:: The data

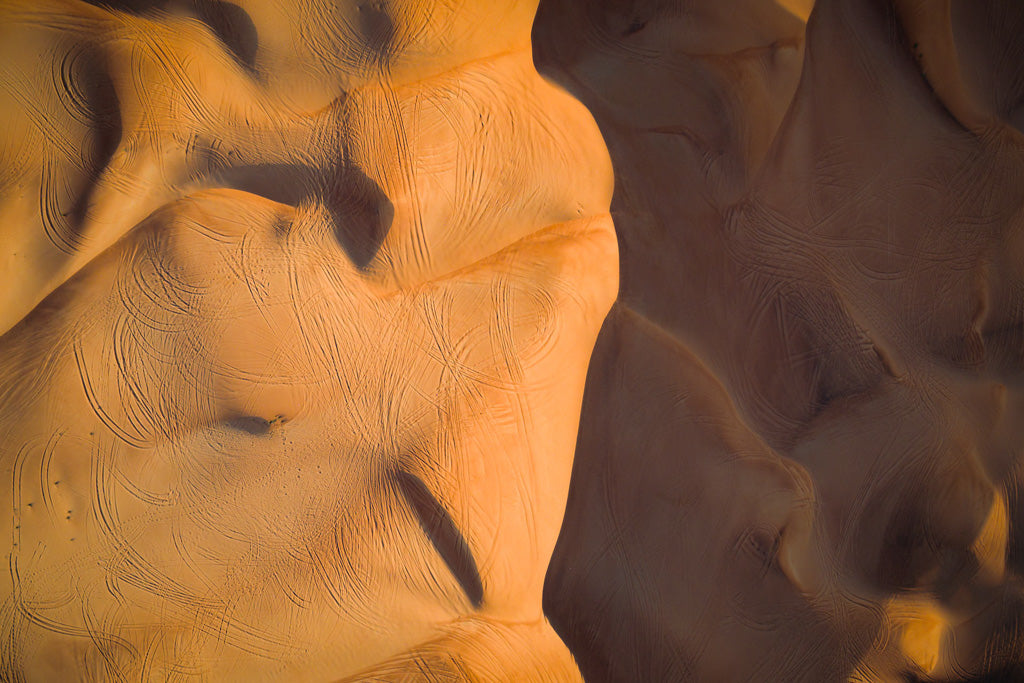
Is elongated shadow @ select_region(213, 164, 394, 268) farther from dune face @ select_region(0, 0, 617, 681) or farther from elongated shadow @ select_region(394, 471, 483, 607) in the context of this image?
elongated shadow @ select_region(394, 471, 483, 607)

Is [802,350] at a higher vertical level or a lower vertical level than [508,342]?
lower

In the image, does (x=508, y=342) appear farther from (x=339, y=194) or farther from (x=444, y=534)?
(x=339, y=194)

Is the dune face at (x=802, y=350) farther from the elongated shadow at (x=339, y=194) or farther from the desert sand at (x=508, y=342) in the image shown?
the elongated shadow at (x=339, y=194)

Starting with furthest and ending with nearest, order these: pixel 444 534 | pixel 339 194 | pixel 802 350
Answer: pixel 802 350 → pixel 339 194 → pixel 444 534

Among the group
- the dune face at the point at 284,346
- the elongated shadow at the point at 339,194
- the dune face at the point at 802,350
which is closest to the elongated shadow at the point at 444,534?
the dune face at the point at 284,346

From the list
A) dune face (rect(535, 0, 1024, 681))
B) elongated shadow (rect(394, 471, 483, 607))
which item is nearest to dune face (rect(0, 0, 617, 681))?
elongated shadow (rect(394, 471, 483, 607))

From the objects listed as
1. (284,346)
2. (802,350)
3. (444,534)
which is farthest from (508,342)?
(802,350)

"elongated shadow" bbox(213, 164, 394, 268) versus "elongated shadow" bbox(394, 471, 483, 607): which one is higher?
"elongated shadow" bbox(213, 164, 394, 268)
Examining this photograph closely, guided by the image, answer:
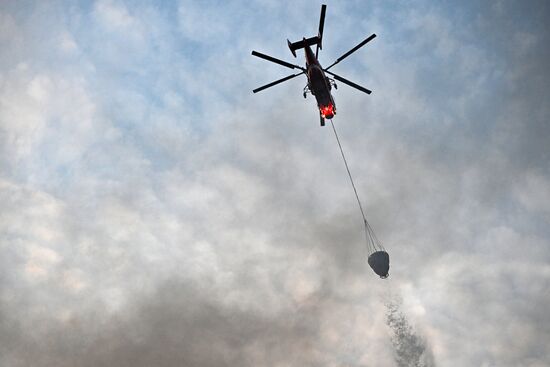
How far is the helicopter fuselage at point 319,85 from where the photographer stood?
24.4 m

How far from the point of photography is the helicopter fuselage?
2439 centimetres

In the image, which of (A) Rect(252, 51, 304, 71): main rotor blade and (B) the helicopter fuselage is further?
(B) the helicopter fuselage

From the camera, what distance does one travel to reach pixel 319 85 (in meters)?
24.5

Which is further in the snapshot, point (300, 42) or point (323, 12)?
point (300, 42)

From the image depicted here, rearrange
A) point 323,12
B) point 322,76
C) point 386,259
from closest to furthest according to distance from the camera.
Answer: point 323,12 < point 322,76 < point 386,259

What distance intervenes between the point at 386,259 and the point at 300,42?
1526 centimetres

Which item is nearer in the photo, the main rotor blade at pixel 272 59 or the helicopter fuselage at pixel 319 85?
the main rotor blade at pixel 272 59

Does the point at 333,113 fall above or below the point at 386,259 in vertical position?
above

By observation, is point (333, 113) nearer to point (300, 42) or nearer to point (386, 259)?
point (300, 42)

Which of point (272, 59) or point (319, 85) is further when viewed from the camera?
point (319, 85)

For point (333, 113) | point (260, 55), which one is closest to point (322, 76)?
point (333, 113)

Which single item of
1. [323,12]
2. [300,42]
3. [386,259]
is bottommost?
[386,259]

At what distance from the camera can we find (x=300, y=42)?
25.7 meters

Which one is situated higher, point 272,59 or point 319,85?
point 272,59
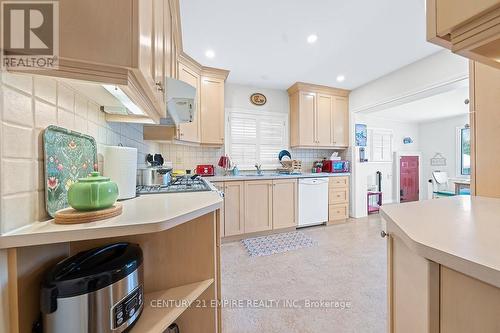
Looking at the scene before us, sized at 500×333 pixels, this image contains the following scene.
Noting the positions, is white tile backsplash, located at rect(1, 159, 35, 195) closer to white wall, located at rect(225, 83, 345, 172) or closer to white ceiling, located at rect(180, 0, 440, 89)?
white ceiling, located at rect(180, 0, 440, 89)

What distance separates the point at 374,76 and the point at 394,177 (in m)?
3.38

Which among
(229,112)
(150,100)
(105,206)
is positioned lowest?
(105,206)

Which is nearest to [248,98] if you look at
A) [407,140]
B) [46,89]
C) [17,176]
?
[46,89]

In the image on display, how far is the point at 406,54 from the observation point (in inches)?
99.8

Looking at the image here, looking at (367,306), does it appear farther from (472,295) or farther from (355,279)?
(472,295)

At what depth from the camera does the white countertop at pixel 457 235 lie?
15.8 inches

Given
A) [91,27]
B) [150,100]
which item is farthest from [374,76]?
[91,27]

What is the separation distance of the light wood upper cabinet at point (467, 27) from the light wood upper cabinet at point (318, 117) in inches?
117

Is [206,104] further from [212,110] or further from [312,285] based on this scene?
[312,285]

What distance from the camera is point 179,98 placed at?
1.44m

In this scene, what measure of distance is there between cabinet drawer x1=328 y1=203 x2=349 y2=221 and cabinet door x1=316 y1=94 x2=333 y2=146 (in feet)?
3.88

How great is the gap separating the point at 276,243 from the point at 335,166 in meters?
1.92

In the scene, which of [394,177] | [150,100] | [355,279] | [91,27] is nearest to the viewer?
[91,27]

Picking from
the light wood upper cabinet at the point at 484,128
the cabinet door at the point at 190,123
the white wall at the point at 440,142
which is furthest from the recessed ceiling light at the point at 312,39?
the white wall at the point at 440,142
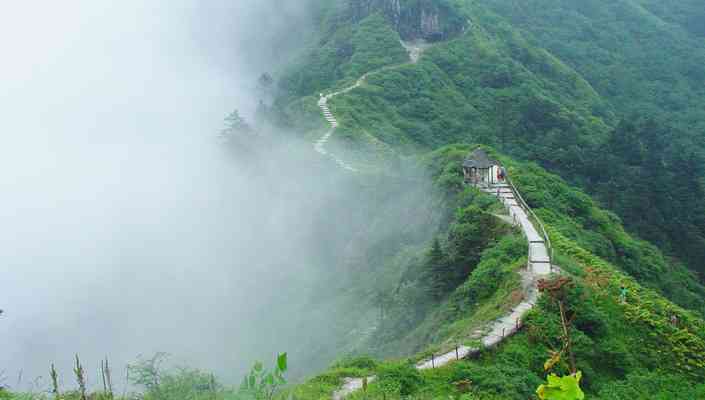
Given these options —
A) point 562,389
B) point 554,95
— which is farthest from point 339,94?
point 562,389

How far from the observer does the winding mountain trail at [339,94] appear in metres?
52.2

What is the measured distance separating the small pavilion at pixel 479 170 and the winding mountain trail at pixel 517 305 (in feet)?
14.2

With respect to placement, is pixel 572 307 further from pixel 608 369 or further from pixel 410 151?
pixel 410 151

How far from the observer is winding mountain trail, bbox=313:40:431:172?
52.2 metres

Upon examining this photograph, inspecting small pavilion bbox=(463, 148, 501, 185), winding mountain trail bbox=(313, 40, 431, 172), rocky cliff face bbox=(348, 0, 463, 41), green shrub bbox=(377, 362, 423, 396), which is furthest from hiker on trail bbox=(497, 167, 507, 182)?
rocky cliff face bbox=(348, 0, 463, 41)

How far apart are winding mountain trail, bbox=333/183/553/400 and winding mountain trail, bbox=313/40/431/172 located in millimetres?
22578

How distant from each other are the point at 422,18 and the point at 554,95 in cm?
2737

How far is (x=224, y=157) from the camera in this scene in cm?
6938

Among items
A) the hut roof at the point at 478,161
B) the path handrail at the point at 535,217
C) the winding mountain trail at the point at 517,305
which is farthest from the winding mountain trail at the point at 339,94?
the winding mountain trail at the point at 517,305

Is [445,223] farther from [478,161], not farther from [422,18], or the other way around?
[422,18]

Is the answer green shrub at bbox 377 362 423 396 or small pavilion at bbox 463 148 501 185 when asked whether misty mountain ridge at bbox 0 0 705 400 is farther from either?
small pavilion at bbox 463 148 501 185

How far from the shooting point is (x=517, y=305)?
19.4m

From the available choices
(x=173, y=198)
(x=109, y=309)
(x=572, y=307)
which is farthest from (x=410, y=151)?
(x=572, y=307)

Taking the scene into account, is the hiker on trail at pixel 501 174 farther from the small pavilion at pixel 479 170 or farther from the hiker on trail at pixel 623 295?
the hiker on trail at pixel 623 295
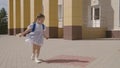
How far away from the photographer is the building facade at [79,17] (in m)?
24.3

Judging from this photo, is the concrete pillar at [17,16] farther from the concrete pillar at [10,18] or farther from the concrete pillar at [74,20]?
the concrete pillar at [74,20]

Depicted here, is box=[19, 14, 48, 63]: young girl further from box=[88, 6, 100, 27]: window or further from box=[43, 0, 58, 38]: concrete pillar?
box=[88, 6, 100, 27]: window

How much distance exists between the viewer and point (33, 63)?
1098cm

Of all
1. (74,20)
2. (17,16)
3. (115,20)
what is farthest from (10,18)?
(74,20)

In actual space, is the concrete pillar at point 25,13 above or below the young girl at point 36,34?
above

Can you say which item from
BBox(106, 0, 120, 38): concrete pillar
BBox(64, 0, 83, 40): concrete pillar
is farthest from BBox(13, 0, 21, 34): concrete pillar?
BBox(64, 0, 83, 40): concrete pillar

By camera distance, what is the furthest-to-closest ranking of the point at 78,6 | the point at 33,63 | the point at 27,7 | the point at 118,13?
the point at 27,7
the point at 118,13
the point at 78,6
the point at 33,63

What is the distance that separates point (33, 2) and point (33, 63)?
72.9 ft

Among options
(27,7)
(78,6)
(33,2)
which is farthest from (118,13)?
(27,7)

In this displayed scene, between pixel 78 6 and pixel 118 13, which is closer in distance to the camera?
pixel 78 6

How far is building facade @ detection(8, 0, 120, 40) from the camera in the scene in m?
24.3

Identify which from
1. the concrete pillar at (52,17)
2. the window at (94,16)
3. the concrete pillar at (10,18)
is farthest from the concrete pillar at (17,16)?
the concrete pillar at (52,17)

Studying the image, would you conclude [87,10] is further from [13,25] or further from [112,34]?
[13,25]

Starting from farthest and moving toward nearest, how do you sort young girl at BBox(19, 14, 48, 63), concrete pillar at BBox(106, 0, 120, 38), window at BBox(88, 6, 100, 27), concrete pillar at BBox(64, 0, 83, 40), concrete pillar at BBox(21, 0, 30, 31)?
1. concrete pillar at BBox(21, 0, 30, 31)
2. window at BBox(88, 6, 100, 27)
3. concrete pillar at BBox(106, 0, 120, 38)
4. concrete pillar at BBox(64, 0, 83, 40)
5. young girl at BBox(19, 14, 48, 63)
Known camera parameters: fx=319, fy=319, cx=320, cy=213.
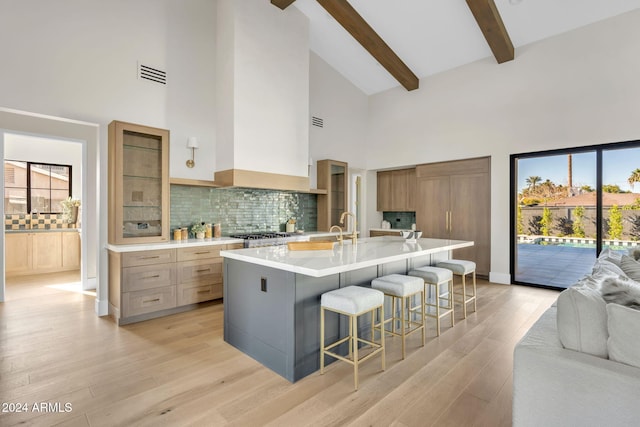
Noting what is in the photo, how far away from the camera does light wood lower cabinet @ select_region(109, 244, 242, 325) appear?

::::

• _Goal_
Return, word for word, the lines starting at the one that contains "Studying the image, would" and ending at the last line of the items. Leave the pictures out of your answer.

• _Solution below_
Studying the image, would you conclude [87,10] is further from [13,25] or further from [112,34]?
[13,25]

Starting from farthest and moving toward nearest, how do you sort young girl at BBox(19, 14, 48, 63), concrete pillar at BBox(106, 0, 120, 38), window at BBox(88, 6, 100, 27), concrete pillar at BBox(64, 0, 83, 40), concrete pillar at BBox(21, 0, 30, 31)?
1. concrete pillar at BBox(21, 0, 30, 31)
2. window at BBox(88, 6, 100, 27)
3. concrete pillar at BBox(106, 0, 120, 38)
4. concrete pillar at BBox(64, 0, 83, 40)
5. young girl at BBox(19, 14, 48, 63)
Known camera parameters: fx=319, fy=319, cx=320, cy=213.
Noting what is in the photo, how far away from the camera does light wood lower cabinet @ select_region(109, 244, 242, 325) appear?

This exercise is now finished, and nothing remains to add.